Lifecycle of actions in automation systems

Submitter(s):

Ganesh Ramanathan (Siemens AG)

Motivation:

In controls engineering theory (and in its practical application) , actions are distinguished as 1. delegation of control, 2. actuation (also known as "commands"), and 3. causing a change in the physical process. As an example, consider the distinction between "increase heat output to 100kW", "open fuel valve", and "increase combustion rate". For dynamic systems, actions cannot be considered to take effect instantaneously (i.e., are not events causing instantaneous transition in states) and consequently monitoring its progress is often essential. Such a monitoring may be required for either ensuring safety (i.e., the expected dynamics is followed) or for synchronization at supervisory control level. The monitoring agent would also be interested in one or more of the three perspectives and therefore the description of an action needs to convey this semantics of what the action denotes: is it the successful delegation of a control function ("increase output", "dim the lamp"), or is it the completion of a physical actuation ("fuel feed started", "increased the power to the lamp"), or is it achievement of the physical effect ("heat generated", "light output increased"). Therefore, 1. action affordances should be linked to models describing the dynamics of the underlying control, actuation, and physics, 2. an agent that has invoked or intends to invoke an action should have means to track current state of controls, actuation, and physical variables related (or affected) by the action., and finally 3. it should be possible to express the concurrency control requirements (e.g., parallel operation or wait conditions - e.g. what happens when "dim to 10% in 5 min" follows "dim to 30% in 3 min", or dimming will start only when input power meets a certain limit)

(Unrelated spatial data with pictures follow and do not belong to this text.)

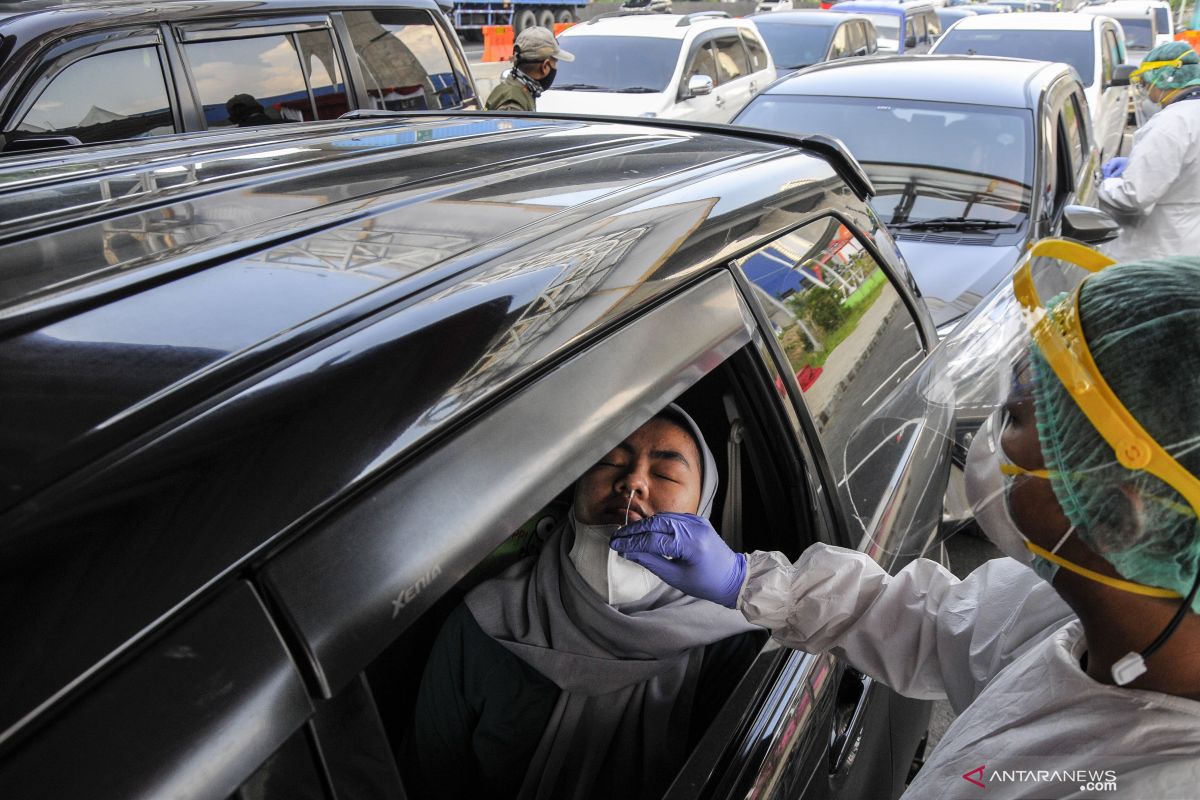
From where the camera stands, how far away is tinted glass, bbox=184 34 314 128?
14.7 feet

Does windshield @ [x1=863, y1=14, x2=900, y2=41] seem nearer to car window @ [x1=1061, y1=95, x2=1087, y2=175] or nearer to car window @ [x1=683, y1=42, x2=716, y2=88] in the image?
car window @ [x1=683, y1=42, x2=716, y2=88]

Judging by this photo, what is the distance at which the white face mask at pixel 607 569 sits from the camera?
1699mm

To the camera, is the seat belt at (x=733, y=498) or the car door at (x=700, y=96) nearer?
the seat belt at (x=733, y=498)

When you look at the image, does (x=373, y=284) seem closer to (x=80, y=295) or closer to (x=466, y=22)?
(x=80, y=295)

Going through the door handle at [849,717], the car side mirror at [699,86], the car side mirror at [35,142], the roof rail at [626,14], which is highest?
the roof rail at [626,14]

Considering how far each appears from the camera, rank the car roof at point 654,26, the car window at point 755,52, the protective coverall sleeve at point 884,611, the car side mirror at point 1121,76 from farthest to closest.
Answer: the car window at point 755,52
the car roof at point 654,26
the car side mirror at point 1121,76
the protective coverall sleeve at point 884,611

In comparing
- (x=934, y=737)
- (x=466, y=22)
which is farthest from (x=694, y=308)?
(x=466, y=22)

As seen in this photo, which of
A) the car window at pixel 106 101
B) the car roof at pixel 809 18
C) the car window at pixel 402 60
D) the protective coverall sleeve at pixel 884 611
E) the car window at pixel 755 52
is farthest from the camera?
the car roof at pixel 809 18

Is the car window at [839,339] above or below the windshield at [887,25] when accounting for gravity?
below

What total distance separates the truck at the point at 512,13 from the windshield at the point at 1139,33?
11185 millimetres

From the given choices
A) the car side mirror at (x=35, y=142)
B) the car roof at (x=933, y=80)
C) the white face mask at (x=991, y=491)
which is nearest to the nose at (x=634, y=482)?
the white face mask at (x=991, y=491)

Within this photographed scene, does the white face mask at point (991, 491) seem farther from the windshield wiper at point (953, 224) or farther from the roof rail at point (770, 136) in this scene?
the windshield wiper at point (953, 224)

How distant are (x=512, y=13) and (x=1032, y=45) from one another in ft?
45.3

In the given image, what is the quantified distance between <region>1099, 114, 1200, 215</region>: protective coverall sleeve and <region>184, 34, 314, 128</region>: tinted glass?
4.65 meters
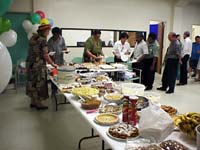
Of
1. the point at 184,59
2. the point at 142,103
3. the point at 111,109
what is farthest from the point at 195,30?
the point at 111,109

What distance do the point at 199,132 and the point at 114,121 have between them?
70 cm

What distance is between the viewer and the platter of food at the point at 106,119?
1.72 meters

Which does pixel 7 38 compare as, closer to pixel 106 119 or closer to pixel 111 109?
pixel 111 109

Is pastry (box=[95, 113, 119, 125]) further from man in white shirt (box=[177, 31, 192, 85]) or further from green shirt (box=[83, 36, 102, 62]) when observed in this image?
man in white shirt (box=[177, 31, 192, 85])

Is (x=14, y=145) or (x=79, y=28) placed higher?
(x=79, y=28)

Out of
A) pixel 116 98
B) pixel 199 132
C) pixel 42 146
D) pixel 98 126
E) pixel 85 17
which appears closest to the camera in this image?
pixel 199 132

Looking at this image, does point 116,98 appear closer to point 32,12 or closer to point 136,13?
point 32,12

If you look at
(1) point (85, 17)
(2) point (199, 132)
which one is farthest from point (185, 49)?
(2) point (199, 132)

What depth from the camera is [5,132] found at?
10.1ft

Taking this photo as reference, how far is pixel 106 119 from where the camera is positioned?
5.88 feet

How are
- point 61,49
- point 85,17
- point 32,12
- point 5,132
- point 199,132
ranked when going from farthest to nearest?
point 85,17 < point 32,12 < point 61,49 < point 5,132 < point 199,132

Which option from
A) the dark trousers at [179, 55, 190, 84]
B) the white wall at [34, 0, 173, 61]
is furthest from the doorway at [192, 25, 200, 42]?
the dark trousers at [179, 55, 190, 84]

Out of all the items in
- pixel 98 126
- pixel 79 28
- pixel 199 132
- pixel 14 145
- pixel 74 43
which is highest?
pixel 79 28

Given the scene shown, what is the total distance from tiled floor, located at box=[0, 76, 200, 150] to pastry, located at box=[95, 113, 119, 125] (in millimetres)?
992
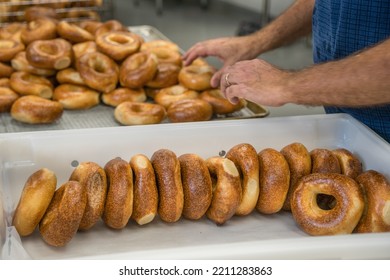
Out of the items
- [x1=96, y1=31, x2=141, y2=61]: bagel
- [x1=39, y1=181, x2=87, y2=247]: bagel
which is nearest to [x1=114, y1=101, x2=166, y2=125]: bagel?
[x1=96, y1=31, x2=141, y2=61]: bagel

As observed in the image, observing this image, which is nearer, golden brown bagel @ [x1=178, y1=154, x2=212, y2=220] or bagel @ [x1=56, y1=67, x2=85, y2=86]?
golden brown bagel @ [x1=178, y1=154, x2=212, y2=220]

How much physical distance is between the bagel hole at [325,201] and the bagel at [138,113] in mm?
745

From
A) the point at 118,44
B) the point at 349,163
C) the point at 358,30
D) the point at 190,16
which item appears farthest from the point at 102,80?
the point at 190,16

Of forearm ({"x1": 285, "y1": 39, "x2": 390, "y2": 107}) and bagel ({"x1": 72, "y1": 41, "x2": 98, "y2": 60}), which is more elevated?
forearm ({"x1": 285, "y1": 39, "x2": 390, "y2": 107})

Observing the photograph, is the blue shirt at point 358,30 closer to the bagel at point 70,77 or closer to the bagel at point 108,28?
the bagel at point 70,77

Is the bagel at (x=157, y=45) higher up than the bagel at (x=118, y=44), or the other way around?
the bagel at (x=118, y=44)

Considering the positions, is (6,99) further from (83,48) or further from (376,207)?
(376,207)

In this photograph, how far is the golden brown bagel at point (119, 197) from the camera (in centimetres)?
98

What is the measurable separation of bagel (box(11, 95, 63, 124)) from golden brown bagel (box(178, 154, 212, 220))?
78 centimetres

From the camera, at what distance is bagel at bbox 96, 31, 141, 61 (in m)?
1.93

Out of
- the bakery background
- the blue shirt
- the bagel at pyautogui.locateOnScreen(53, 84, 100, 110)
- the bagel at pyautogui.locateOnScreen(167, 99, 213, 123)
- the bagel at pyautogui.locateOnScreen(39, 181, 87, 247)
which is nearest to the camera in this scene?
the bagel at pyautogui.locateOnScreen(39, 181, 87, 247)

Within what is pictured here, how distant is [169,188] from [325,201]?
29 cm

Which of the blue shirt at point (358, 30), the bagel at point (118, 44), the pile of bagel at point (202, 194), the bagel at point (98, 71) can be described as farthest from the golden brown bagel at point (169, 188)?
the bagel at point (118, 44)

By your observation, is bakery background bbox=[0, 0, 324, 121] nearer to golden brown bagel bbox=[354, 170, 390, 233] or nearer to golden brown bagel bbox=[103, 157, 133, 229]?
golden brown bagel bbox=[103, 157, 133, 229]
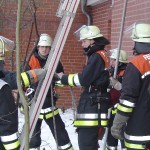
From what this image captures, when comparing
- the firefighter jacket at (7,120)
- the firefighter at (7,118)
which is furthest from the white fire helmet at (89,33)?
the firefighter jacket at (7,120)

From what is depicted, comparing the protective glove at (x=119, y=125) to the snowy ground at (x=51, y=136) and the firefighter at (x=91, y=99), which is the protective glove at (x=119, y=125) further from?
the snowy ground at (x=51, y=136)

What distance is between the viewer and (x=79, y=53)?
9070 mm

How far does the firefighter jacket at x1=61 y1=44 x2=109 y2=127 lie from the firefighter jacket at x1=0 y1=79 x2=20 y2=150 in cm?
135

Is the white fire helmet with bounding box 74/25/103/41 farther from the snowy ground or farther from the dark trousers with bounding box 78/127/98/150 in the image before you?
the snowy ground

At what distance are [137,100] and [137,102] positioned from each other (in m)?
0.02

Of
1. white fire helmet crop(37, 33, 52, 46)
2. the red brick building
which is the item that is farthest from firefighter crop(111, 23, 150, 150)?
the red brick building

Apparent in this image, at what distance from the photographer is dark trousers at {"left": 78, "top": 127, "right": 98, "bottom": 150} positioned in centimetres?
461

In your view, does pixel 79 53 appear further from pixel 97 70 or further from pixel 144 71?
pixel 144 71

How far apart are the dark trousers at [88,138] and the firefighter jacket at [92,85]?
7cm

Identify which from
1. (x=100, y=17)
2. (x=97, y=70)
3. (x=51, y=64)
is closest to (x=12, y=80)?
(x=51, y=64)

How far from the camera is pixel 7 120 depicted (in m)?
3.17

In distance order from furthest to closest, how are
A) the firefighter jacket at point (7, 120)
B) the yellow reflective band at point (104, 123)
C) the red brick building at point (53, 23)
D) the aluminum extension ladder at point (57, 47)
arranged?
the red brick building at point (53, 23) < the yellow reflective band at point (104, 123) < the aluminum extension ladder at point (57, 47) < the firefighter jacket at point (7, 120)

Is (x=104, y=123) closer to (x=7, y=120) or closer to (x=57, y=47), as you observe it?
(x=57, y=47)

Expected Participating Entities:

Automation agents which are responsible for system-level coordination, local or component-level control, sensing and actuating agents, and programs that can simulate the physical process.

Workflow:

Agents responsible for coordination of functions, invoke actions on the control agents, which in turn, use the sensors and actuators. The coordination and the control agents can both use the simulation agent to know about the process trajectory (and the dynamics).

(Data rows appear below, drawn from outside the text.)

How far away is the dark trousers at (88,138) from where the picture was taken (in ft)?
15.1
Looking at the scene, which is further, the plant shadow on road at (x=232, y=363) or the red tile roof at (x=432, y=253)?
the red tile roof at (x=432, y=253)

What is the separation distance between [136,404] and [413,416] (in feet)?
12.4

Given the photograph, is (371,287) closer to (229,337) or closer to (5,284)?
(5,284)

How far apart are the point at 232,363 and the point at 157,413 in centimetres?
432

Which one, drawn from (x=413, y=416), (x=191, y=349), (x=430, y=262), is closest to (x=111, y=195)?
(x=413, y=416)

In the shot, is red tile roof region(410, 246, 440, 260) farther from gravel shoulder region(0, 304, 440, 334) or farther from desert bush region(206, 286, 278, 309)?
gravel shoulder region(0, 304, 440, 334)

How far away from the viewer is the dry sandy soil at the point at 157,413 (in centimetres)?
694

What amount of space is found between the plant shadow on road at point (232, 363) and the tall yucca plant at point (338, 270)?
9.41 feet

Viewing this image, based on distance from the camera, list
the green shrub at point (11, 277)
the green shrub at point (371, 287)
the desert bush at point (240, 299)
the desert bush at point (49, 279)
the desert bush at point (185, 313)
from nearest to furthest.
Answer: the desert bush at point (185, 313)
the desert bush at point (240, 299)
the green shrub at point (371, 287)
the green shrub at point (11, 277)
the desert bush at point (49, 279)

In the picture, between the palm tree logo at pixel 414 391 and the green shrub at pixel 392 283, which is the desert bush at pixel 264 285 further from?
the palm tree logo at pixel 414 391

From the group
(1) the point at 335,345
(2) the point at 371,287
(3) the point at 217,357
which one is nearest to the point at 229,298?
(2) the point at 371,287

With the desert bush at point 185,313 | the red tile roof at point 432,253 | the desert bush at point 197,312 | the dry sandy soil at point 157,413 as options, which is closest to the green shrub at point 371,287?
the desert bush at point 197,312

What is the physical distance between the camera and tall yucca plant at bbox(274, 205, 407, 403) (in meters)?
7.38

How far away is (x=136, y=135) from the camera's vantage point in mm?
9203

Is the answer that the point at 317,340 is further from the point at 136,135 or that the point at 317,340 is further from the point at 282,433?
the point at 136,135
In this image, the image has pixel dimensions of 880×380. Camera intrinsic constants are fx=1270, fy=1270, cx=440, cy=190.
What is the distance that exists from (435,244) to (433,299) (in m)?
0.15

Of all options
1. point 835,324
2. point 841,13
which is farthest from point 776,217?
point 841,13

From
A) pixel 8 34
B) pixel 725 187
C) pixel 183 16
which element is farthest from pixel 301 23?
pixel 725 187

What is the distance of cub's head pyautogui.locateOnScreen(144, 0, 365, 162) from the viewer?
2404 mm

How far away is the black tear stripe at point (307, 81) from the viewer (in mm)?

Related Use Cases (if any):

OPC UA allows for creation of function description which can be linked to properties that represent the progress of a function call. In BACnet, a command object can be used for a similar purpose. In both cases, the semantics of the underlying controls, actuation and physics is abstracted away. For example, though the progress of a command can be monitored, modified, and canceled if required, the implication is not conveyed (what happens on cancellation? does the process return to initial state? is the progress solely uni-dimensional? etc.)

Existing solutions:

In an early implementation of WoT -based building automation controller, we created "ephemeral" Things which represented the control, actuation, or physical process (note: actuators being usually elector-mechanical devices, are also a physical process in a way -- for example, the positioning motor and associated gears of valve take a certain time to open the valve plunger). On invoking a TD action, the caller was returned a link to the "ephemeral" Thing which has property affordances to monitor the process progress and actions to modify the course. Pre- and Post-conditions (through proprietary extension of the TD ontology) were added as metadata of an action. Additionally, "reading" an action (e.g. GET on an action) would return the link to an ephemeral thing if an action completion is pending.

The following snippet of such a TD illustrates the extensions to the TD:Action which helps the caller understand the lifecycle of the action: (Note: the snippet below is a pseudo respresentation of the real TD -- this is to ease the understanding of the extensions):

  "baont:hasModel": "hvac:HotWaterBoiler",
  "actions": {
    "Generate": {
      "title": "Start Heat Production",
      "@type": "hvac:Action_DemandEnergy",
      "baont:actionModel": "baont:Asynchronous",
      "fsmont:hasStateMachine": "hvac:FSM_BoilerController",
      "fsmont:transitionAction": "hvac:onDemandSignal",
      "baont:hasPrecondition": "this.flow > 10 and airdamper.open",
      "baont:hasPostcondition": "(combustionActive and outletTemperature > history(this.outletTemperature, 600)) or Failure",
      "forms": [
        {
          "op": [
            "invokeaction"
          ],
          "href": "/generate"
        }
      ]
    }
  },

Identified Requirements by the TF:

To be filled after submission. Examples of requirements include usage of specific communication protocols, media types, platforms, security and privacy mechanisms, or accesibility.

Comments:

[egekorkan]

@codepasta thank you for the scenario proposal! We are now going to extract the requirements from each use case and we need you to extend your first comment (also the other scenario at #28) with the types of requirements listed at https://github.com/w3c-cg/webagents/issues/34. You can have a look at an example at https://github.com/w3c-cg/webagents/issues/24.